(SOURCE TEXT)
=-=-=

While rheumatology has a reputation as one of the “happiest specialties” in medicine, stress and burnout are still common in today’s healthcare environment.
The Mindful Rheumatologist & the Science of Stress from 11:00 am – 12:30 pm Wednesday in Room 11 A will feature a panel of experts discussing the importance of empathy in driving healthcare outcomes, factors leading to physician burnout and how organizations can engage strategies to address it, and the cellular impact of stress and how it can affect both the health of physicians and the recommendations they make for their patients.
The ways in which empathy and compassion contribute to the care of patients with rheumatic diseases will be the topic of a presentation by Leonard H. Calabrese, DO, Professor of Medicine and Vice Chair of the Department of Rheumatic and Immunologic Diseases at the Cleveland Clinic Lerner College of Medicine of Case Western Reserve University.

=-=-=

(DATASET CONTENT)
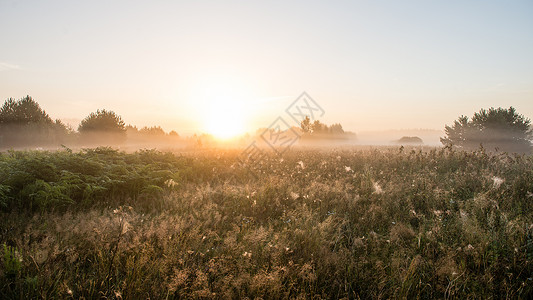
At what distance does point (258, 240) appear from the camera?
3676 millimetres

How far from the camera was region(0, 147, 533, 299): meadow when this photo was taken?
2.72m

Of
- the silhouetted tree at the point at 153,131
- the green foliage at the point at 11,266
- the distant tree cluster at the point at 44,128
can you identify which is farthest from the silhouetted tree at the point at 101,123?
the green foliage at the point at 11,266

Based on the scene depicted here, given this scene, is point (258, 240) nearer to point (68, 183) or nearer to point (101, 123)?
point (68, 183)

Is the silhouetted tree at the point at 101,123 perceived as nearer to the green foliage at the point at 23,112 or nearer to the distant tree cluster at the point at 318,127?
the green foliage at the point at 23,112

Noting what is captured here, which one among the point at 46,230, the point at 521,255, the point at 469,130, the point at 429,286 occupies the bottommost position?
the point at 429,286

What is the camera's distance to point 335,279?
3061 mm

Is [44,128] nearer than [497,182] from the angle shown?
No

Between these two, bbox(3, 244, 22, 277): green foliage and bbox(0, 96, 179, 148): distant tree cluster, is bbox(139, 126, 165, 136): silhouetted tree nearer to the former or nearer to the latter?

=-=-=

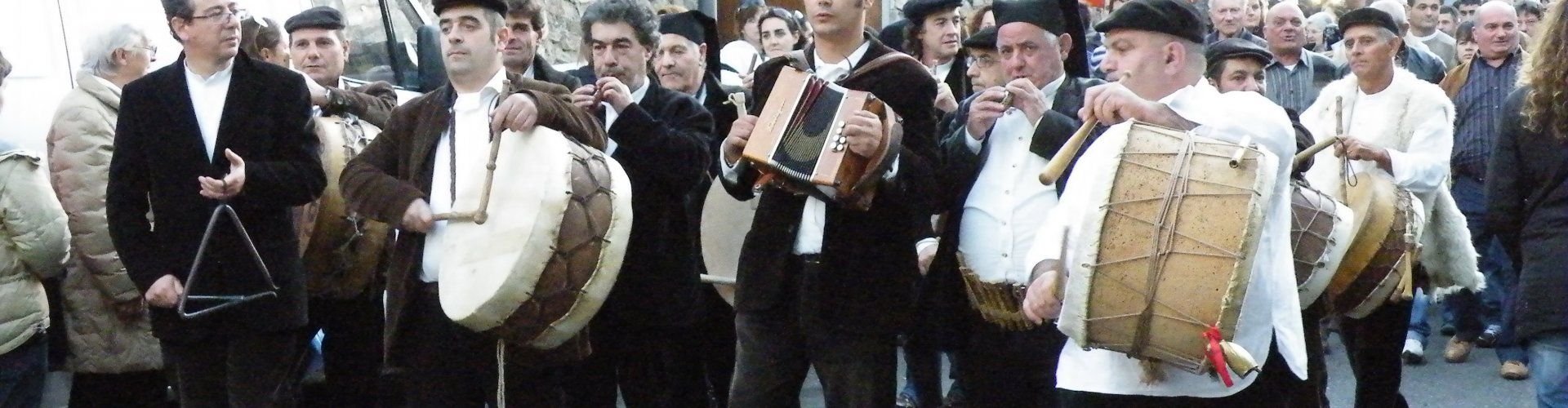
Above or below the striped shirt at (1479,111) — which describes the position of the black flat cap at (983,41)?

=-=-=

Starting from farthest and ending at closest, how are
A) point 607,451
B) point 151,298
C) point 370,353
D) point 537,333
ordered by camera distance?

=-=-=

(ACTIONS TO TAKE)
(1) According to the passage on the Mindful Rheumatologist session, when and where will the session take place?
(2) Continue the passage on the Mindful Rheumatologist session from its final sentence.
The material on this page comes from a different source than the passage on the Mindful Rheumatologist session.

(RESULTS FOR EACH TASK)
(1) It takes place from 11:00 am to 12:30 pm on Wednesday in Room 11 A.

(2)
“Empathy is often considered to be an almost ineffable quality, but in the context of medical humanism, we define it as a cognitive attribute that involves an understanding of the experiences, concerns, and perspectives of patients, combined with a capacity to communicate this understanding to them with an intention to help,” Dr. Calabrese said. “There are dimensions of illness in patients that extend beyond the signs and symptoms of the disease and the diagnosis that we give them, and that has to do with how patients contextualize their disease and how this affects them in mind, body, and spirit.”
Dr. Calabrese said some scientific data suggest that physicians who demonstrate and effectively communicate empathy provide higher quality care and have more satisfied patients.
“But where does empathy come from? We don’t really know if it’s something that we’re merely born with or if it is something that we learn, or alternatively, if it is something that we are capable of losing,” Dr. Calabrese said. “There is qualitative and quantitative science to suggest that, generally speaking, physicians start their careers with empathy very high, and then somewhere around the third year of medical school, there is a deep dive in empathy for about two-thirds of students, and it stays low throughout training.”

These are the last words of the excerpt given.